Most people don’t intuitively understand the why behind not locking on Types and Strings. I’ll leave the public type discussion off the table for this post.

The Reasons

To understand why this is problematic, first you have to understand that we share objects across ADs. And you need to understand when we do it. Various Reflection bits and bytes—such as instances of the Type class—are one such case, when they refer to a domain neutral assembly. mscorlib always gets loaded domain neutral, for example; other assemblies can fall into this category too, based on Hosting policies. Interned strings are also shared across ADs, so a “Hello, World” literal in AD #A is the same precise object as that “Hello, World” in AD #B in the same process. All of the above are called cross-AD bled objects or AD-agile instances, something discussed in reasonable detail here.

A conclusion that you can make right away is that locking on an object shared across ADs #A and #B can interfere with each other, even if it’s only by coincidence. Subtle timing oddities might arise—including starving another AD’s completely unrelated opaque body of code for a seemingly unknown reason—but in many cases the effects won’t be so catastrophic. And in some rare situations it might even be intentional. But let’s take it a step further.

Next, you need to know a little about how we perform AD unloads. If you want to know a lot about this, go read Chris’s excellent post on the subject (the same as above). But I will try to summarize, and in doing so will paint a naïve picture of the world. During ordinary AD unloads we are careful to ensure that threads are unwound in an orderly fashion. That is to say, finally blocks lexically surrounding the instruction pointer are run, and of course objects in that AD are given a chance to run their Finalizers. This happens because a ThreadAbortException is generated at the current point of execution in each thread which actively has a stack in the AD.

Assuming you’ve written your code to use a lock statement (or at least to release the Monitor in a finally block), this orderly thread unwinding permits you to release any locks held. You may catch a Thread Abort, but it is a so-called undeniable exception, meaning it will be reraised at the end of your catch blocks. This is quite visible during an ordinary unload. And of course, Aborts are suspended in the case that you’re in a CER, unmanaged chunk of code that isn’t polling for aborts, a finally block, and so on. Lastly, if you see an Abort happen when your code holds a Monitor, you can be assured the entire AD is being ripped—not just a single Thread; this assumption is safe because we work with Hosts (via Begin- and EndCriticalRegion) to let them know when the whole AD could become corrupt as the result of a single ThreadAbort.

But if you piss SQL Server off by taking too long in one of your finally blocks (for example), it will get a tad snippy. Specifically, it can respond by escalating to a rude AD unload. A rude unload does not tear the AD down by injecting ThreadAbortExceptions and enabling them to percolate back to the top of the call-stack. Rather, it rips it down very aggressively, bypassing lexically relevant finally blocks, only giving a best effort attempt at running CERs, and executing critical finalizers (CFOs) only. Of course, this isn’t nearly as aggressive as a P/Invoke to kernel32!TerminateProcess, but it’s not quite as polite as an ordinary unload.

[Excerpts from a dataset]
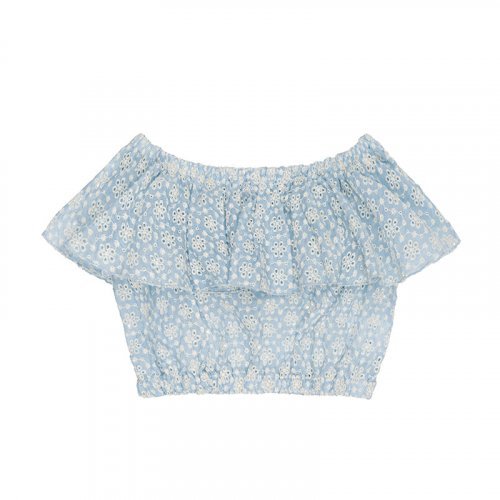 Nanán Blusa in stangallo azzurra Spedizione gratuita
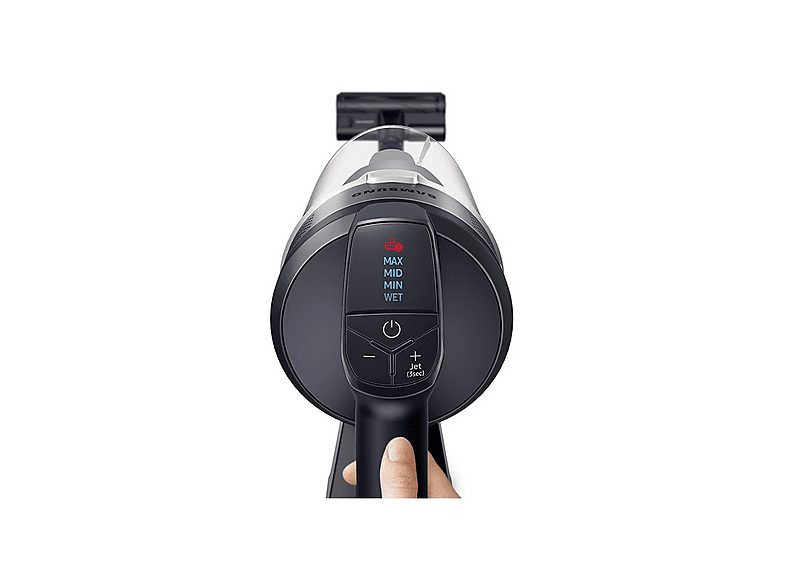 Aspirador escoba - SAMSUNG .AT.ESCOBA SAMSUNG VS20B75ACR5/WA (JET 75B COMPLETE) 200W 21,6V 60MIN.AUT. GRIS, 200 W, Potencia de succión 200 W, Depósito 0,8 l, Autonomía 60 min, Negro — foto 6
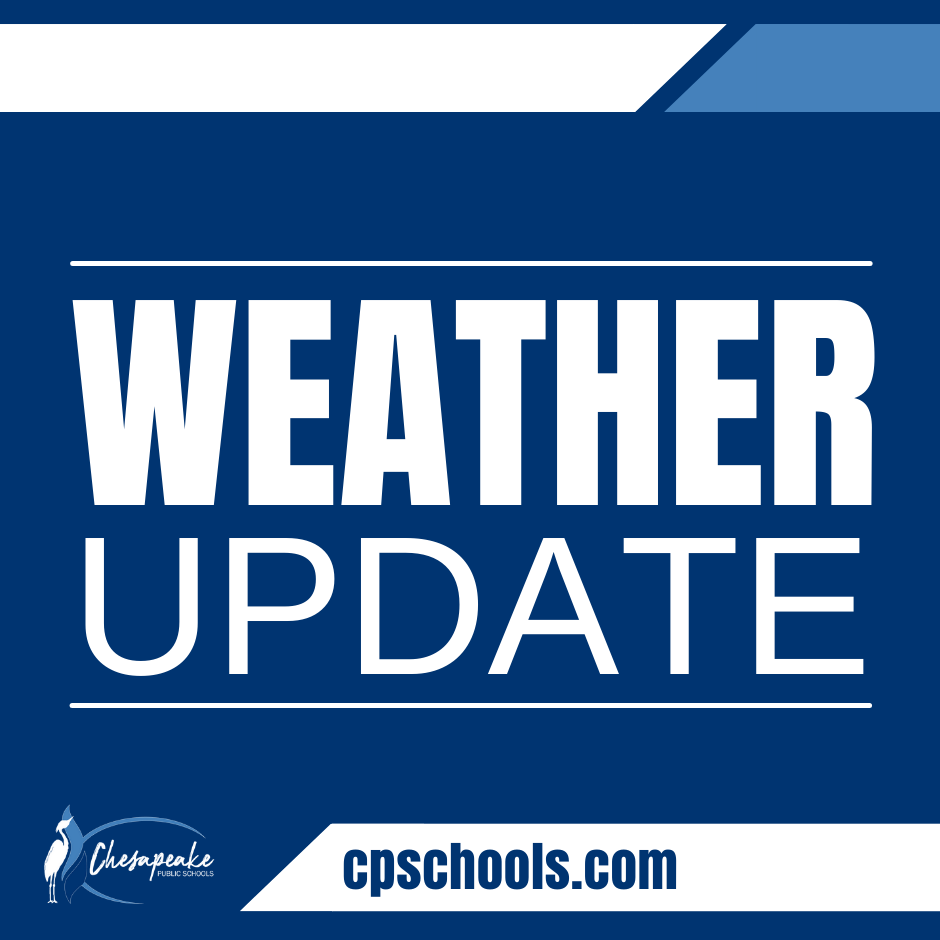 Due to inclement weather, all after-school and evening activities for today, January 21, 2025, are canceled. 
Please note - YMCA child care and Boys and Girls Club will operate on their normal schedule. 

For more weather-related updates, visit cpschools.com/emergency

:: EXERCISE TASKS ::
1. In the passage on locking, what can SQL Server escalate to when code takes too long in a finally block?
2. In the passage on locking, rewrite the stretch from "Most people don’t" through "for this post.", substituting "Literals" for "Strings".
3. According to the passage on locking, what does a rude unload do as it rips an AD down? List each action.

:: ANSWERS FOR THE EXERCISE ::
1. A rude AD unload.

2.
Most people don’t intuitively understand the why behind not locking on Types and Literals. I’ll leave the public type discussion off the table for this post.

3.
- Bypasses lexically relevant finally blocks
- Gives only a best-effort attempt at running CERs
- Executes only critical finalizers (CFOs)